(ASSIGNED TASK 1): Retype the part of the commentary on Numbers 14 that opens with the words containing "Num 14:17 Now" and closes with "to save sinners.".
(ASSIGNED TASK 2):
Answer these questions from the commentary on Numbers 14.
(a) Which verse does it cite for the Gentile world's belief that Yahweh "went before" His people in an Angel?
(b) Which psalm verse does it quote as David's prayer?
(c) Why, according to it, does the book of Job conclude with manifestations of God's literal power?
(ASSIGNED TASK 3):
Decide whether each statement agrees with the commentary on Numbers 14, and back each yes or no with the words of the text that settle it.
(a) The Gentile world had less faith than Israel that Yahweh went before His people.
(b) Caleb and Joshua perceived that Israel were able to overcome the tribes.
(c) Doctrinal explanations will convert others to God far more than a living example.

(EXCERPT):

=== Section Start ===

God had 'gone before' Israel through the Angel which was to lead them through the desert (s.w. Ex. 23:23). But as with all religious but not spiritual people, they wanted a visible leader. And so when Moses apparently disappeared in the mountain, they demanded that gods be made to "go before us". It was only by grace that God responded that despite their apostacy, He would still "go before you" through the Angel (Ex. 32:34; 33:14). Even the Gentile world had more faith than Israel in this; they believed that Yahweh "went before" His people in an Angel (Num. 14:14). But Israel themselves at the time of the golden calf didn't believe that. Moses in his final speech therefore urges the people to believe that indeed the Angel was going before them (Dt. 1:30,33; 31:6,8).  

We see here God's sensitivity to how the Gentiles perceive Him, and this has big implications for how we act before them. For we are God's representatives, and how we represent Him before the world is so significant to Him. For effectively we are Him in this world, and it is our living example far more than our doctrinal explanations which will convert others to Him.  


Num 14:15 Now if You killed this people as one man, then the nations which have heard the fame of You will speak, saying-
God could have given legitimate answers to each of Moses' objections; for there were indeed times when He did not turn from the fierceness of His wrath (Ex. 32:12)- such as Jer. 4:8; 2 Kings 23:26. He intended to fulfill the promises to Abraham, but through Moses. But such is His sensitivity and pure pity that He accepted Moses' pleas


Num 14:16 ‘Because Yahweh was not able to bring this people into the land which He swore to them, therefore He has slain them in the wilderness’-
Caleb and Joshua perceived that Israel were “well able” to overcome the tribes and inherit the land, seeing that the Angel-hornet had gone ahead and prepared the way; and yet due to Israel’s disabling of this possibility at the time, it was in some ways so that God Himself was “not able” to give them the inheritance, because they judged that they were “not able” to take it (Num. 13:30,31; 14:16).

The way Moses pleaded with God to change His mind and not destroy Israel for the sake of what the surrounding nations would say is indeed inspirational to us all. It surely inspired David to pray likewise- for “wherefore should the heathen say, Where is now their God?” (Ps. 115:2).


Num 14:17 Now please let the power of the Lord be great, according as You have spoken, saying-
The power of God was understood by Moses as coming to its ultimate term in His grace and pity to hardened sinners. The awesome physical power we see in the natural creation is encouragement that His saving grace is of an even greater order. The same power which had done the miracles in Egypt was to be manifest in His forgiveness and salvation of His people from their sins (s.w. :13). This is why the book of Job concludes with manifestations of God's literal power- in order to persuade Job and the friends of His power to save sinners.

=== Section End ===

(DATA TO EXAMINE):
=== Section Start ===

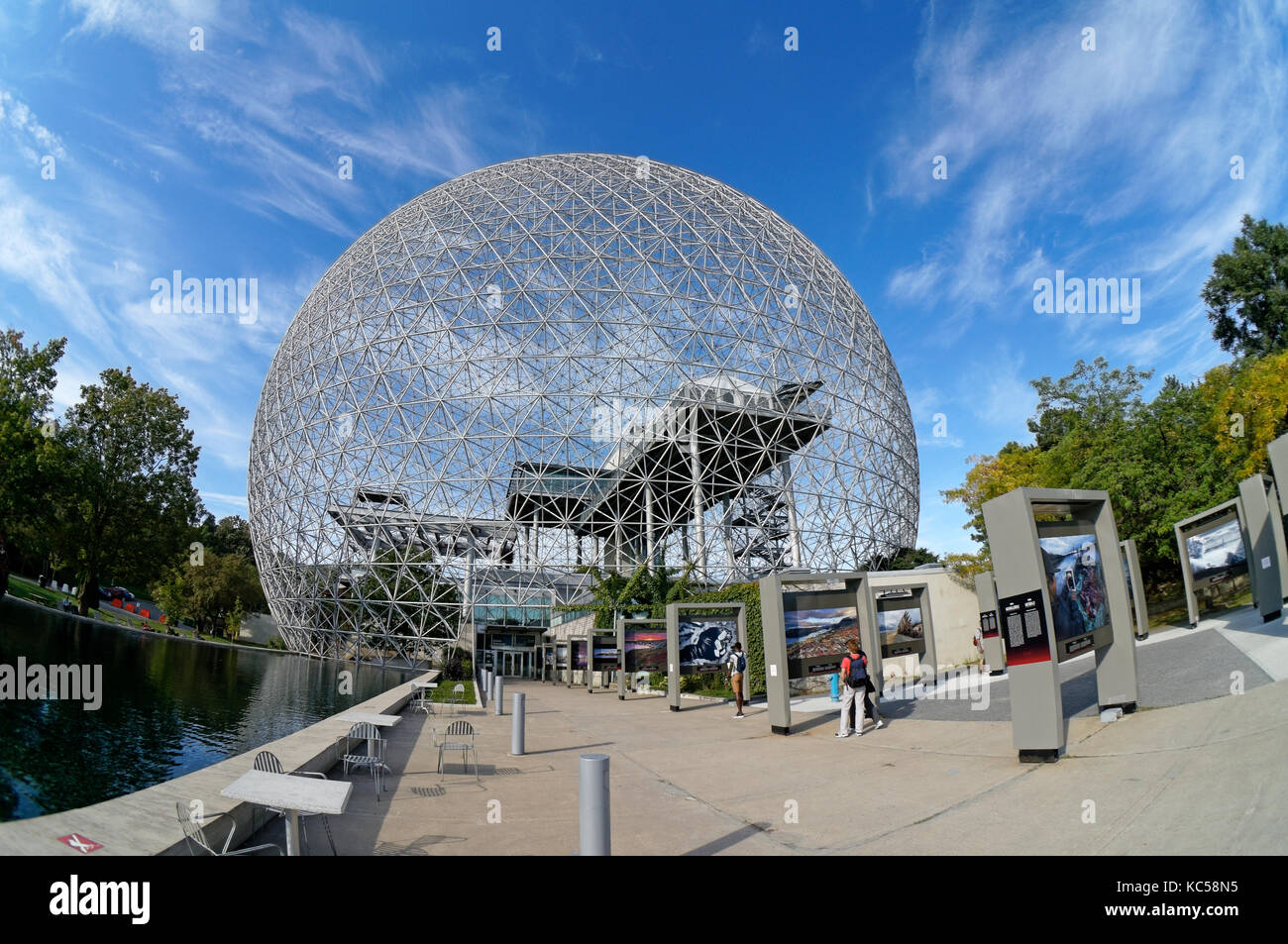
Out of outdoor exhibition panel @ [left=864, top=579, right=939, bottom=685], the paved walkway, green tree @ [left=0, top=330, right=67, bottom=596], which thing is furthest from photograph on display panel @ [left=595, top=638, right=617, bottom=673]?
green tree @ [left=0, top=330, right=67, bottom=596]

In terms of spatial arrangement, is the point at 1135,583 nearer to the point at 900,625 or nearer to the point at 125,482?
the point at 900,625

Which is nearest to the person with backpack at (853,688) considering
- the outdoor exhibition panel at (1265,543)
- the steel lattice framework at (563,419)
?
the outdoor exhibition panel at (1265,543)

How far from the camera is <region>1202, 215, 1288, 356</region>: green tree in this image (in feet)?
124

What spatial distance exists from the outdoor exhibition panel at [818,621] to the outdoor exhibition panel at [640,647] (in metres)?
8.60

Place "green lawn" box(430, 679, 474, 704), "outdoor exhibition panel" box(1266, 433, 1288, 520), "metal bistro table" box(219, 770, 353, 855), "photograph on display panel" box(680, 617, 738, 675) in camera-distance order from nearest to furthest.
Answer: "metal bistro table" box(219, 770, 353, 855) < "outdoor exhibition panel" box(1266, 433, 1288, 520) < "photograph on display panel" box(680, 617, 738, 675) < "green lawn" box(430, 679, 474, 704)

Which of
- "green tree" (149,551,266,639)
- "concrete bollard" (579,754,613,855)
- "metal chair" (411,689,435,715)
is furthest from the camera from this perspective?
"green tree" (149,551,266,639)

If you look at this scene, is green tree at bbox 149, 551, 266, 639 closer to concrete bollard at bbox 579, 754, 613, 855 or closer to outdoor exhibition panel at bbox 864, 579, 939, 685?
outdoor exhibition panel at bbox 864, 579, 939, 685

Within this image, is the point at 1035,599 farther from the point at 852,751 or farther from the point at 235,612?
the point at 235,612

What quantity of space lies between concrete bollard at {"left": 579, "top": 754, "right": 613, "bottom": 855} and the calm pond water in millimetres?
6921

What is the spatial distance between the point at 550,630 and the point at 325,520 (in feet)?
46.3

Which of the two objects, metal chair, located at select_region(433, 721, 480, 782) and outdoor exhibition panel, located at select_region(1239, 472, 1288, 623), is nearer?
metal chair, located at select_region(433, 721, 480, 782)

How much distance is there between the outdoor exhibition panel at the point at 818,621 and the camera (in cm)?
1244

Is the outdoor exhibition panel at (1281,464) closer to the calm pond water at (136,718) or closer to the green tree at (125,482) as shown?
the calm pond water at (136,718)
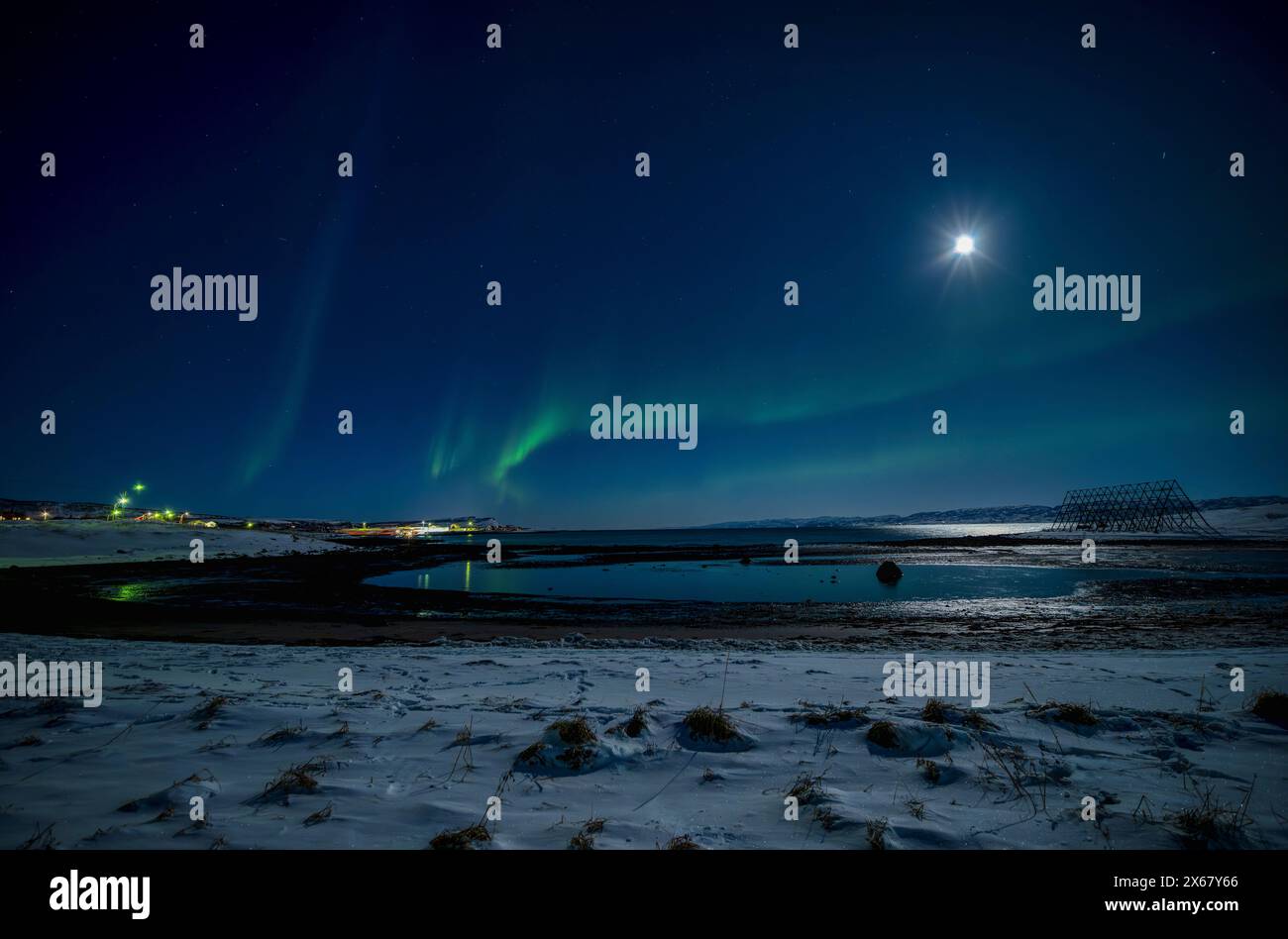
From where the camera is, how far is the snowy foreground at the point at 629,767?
378 centimetres

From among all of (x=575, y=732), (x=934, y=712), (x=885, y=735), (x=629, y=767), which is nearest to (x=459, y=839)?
(x=629, y=767)

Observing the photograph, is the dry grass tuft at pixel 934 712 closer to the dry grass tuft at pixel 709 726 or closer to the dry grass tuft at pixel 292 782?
the dry grass tuft at pixel 709 726

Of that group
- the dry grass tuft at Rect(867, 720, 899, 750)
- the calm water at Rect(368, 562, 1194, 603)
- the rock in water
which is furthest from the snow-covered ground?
the dry grass tuft at Rect(867, 720, 899, 750)

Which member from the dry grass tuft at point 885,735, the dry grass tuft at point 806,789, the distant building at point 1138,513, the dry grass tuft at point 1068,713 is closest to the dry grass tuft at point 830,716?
the dry grass tuft at point 885,735

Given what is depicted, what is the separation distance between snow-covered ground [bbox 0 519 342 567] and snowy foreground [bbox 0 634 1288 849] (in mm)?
49266

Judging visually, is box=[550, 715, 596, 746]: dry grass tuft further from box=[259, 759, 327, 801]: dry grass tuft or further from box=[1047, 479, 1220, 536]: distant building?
box=[1047, 479, 1220, 536]: distant building

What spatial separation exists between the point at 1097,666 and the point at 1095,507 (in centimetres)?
14815

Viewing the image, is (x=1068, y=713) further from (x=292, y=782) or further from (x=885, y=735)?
(x=292, y=782)

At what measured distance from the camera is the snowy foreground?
378 cm

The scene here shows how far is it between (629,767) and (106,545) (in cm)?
6699

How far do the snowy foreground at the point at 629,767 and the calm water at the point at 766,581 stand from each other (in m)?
18.2
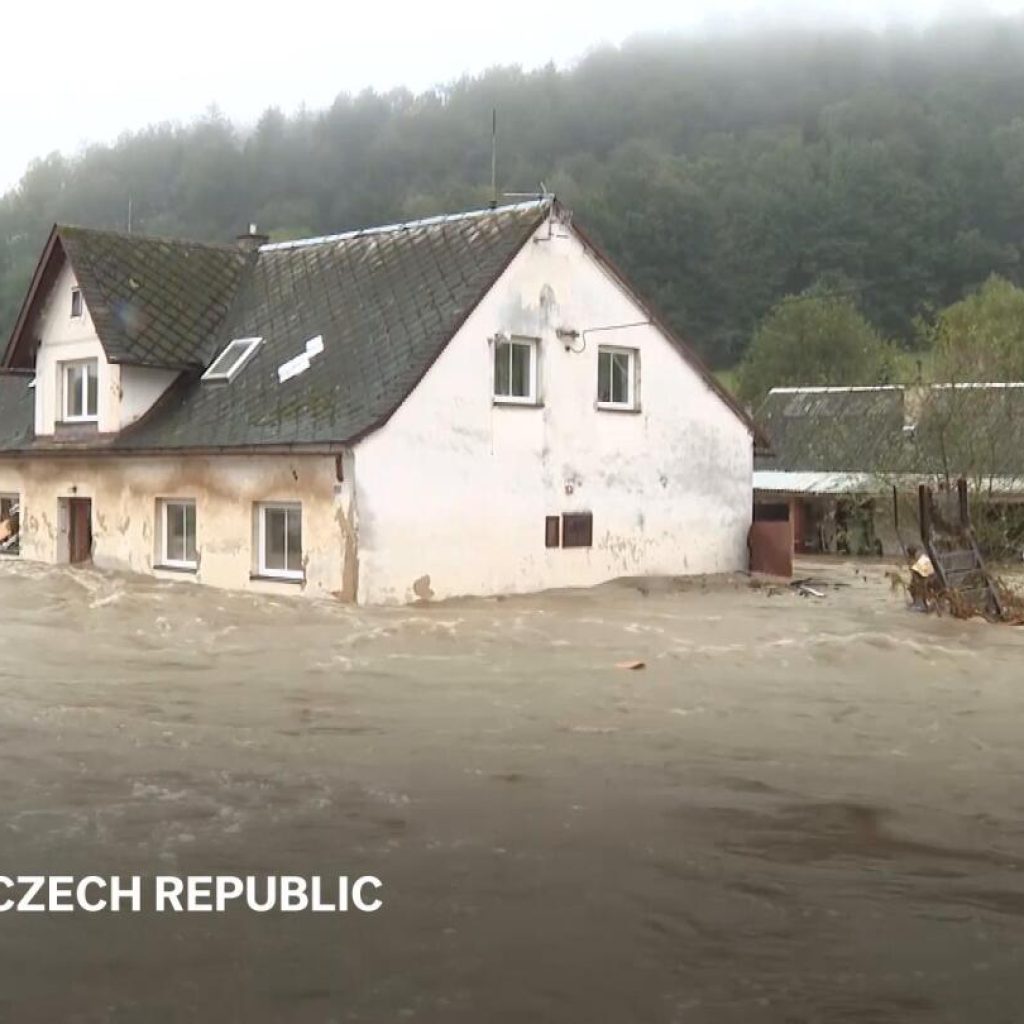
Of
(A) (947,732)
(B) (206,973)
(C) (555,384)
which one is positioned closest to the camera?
(B) (206,973)

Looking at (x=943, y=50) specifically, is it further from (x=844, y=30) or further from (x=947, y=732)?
(x=947, y=732)

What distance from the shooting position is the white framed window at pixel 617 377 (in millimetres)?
26422

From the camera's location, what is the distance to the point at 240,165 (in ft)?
288

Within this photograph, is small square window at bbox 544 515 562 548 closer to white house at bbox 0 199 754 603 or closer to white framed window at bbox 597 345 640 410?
white house at bbox 0 199 754 603

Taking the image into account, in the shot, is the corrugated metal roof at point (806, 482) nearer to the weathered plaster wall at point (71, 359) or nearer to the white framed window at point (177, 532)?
the white framed window at point (177, 532)

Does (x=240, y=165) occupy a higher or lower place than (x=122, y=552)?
higher

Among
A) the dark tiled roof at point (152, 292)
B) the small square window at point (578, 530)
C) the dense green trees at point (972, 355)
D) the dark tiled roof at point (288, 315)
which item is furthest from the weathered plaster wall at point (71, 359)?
the dense green trees at point (972, 355)

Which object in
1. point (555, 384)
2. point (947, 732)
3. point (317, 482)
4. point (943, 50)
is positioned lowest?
point (947, 732)

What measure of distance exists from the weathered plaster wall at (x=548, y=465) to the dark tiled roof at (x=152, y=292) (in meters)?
6.03

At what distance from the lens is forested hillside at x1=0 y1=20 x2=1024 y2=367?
81.9 m

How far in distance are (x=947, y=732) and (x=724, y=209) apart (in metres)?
76.1

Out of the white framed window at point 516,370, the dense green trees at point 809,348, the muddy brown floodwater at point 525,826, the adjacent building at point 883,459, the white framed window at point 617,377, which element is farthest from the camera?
the dense green trees at point 809,348

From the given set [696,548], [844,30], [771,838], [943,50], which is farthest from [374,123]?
[771,838]

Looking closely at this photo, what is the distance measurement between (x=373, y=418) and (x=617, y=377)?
6.25m
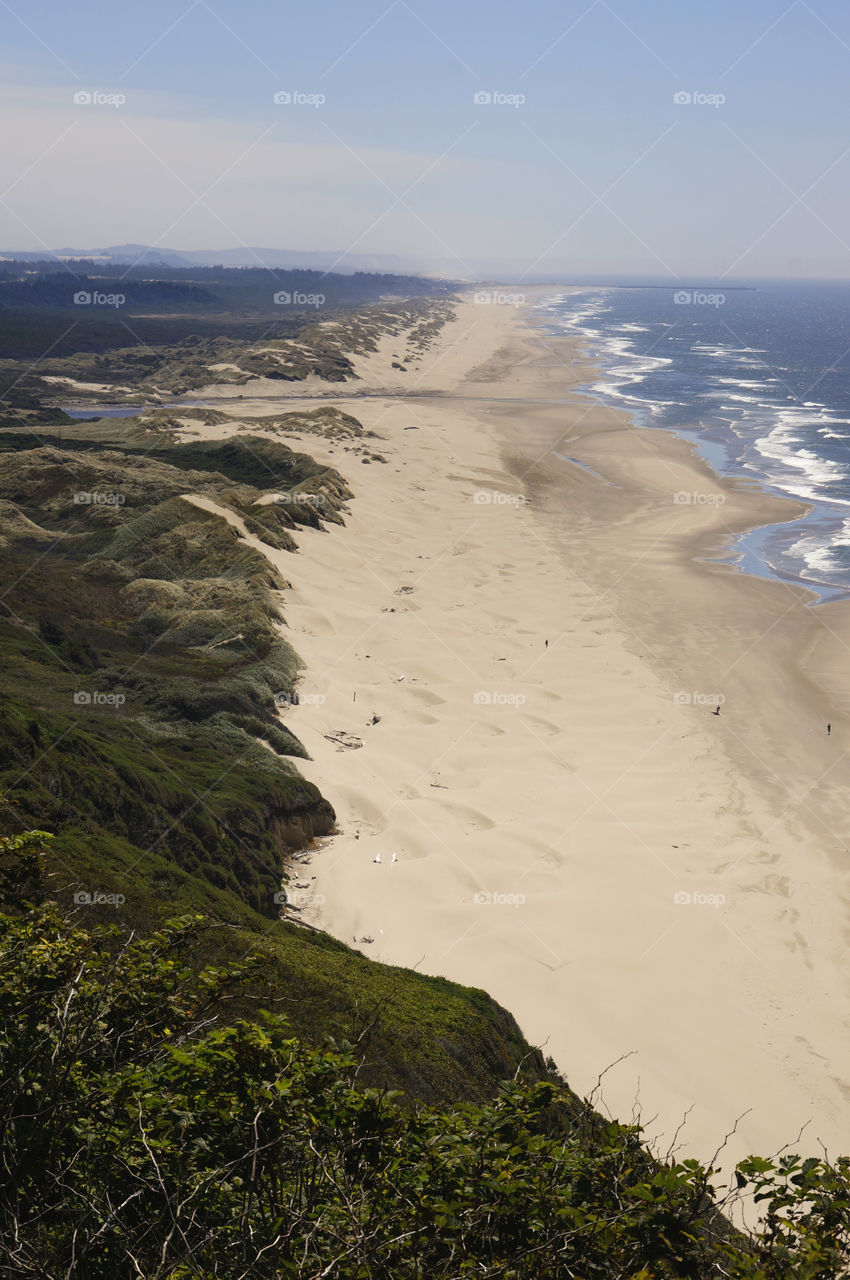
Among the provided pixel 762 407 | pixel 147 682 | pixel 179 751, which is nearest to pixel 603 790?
pixel 179 751

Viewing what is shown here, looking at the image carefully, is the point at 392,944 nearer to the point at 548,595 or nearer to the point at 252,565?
the point at 252,565

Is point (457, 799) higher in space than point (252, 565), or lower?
lower

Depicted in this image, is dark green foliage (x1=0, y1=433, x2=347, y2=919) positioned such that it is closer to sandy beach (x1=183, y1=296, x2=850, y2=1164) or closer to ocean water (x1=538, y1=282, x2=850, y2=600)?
sandy beach (x1=183, y1=296, x2=850, y2=1164)

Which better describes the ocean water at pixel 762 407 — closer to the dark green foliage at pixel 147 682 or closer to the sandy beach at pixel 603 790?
the sandy beach at pixel 603 790

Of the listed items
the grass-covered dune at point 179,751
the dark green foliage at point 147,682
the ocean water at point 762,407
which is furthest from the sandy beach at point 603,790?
the ocean water at point 762,407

=== Section End ===

(WRITTEN SOLUTION 1):
Num 14:17 Now please let the power of the Lord be great, according as You have spoken, saying-
The power of God was understood by Moses as coming to its ultimate term in His grace and pity to hardened sinners. The awesome physical power we see in the natural creation is encouragement that His saving grace is of an even greater order. The same power which had done the miracles in Egypt was to be manifest in His forgiveness and salvation of His people from their sins (s.w. :13). This is why the book of Job concludes with manifestations of God's literal power- in order to persuade Job and the friends of His power to save sinners.

(WRITTEN SOLUTION 2):
(a) Num. 14:14.
(b) Ps. 115:2.
(c) To persuade Job and the friends of His power to save sinners.

(WRITTEN SOLUTION 3):
(a) No: "Even the Gentile world had more faith than Israel in this"
(b) Yes: "Caleb and Joshua perceived that Israel were “well able” to overcome the tribes and inherit the land"
(c) No: "it is our living example far more than our doctrinal explanations which will convert others to Him"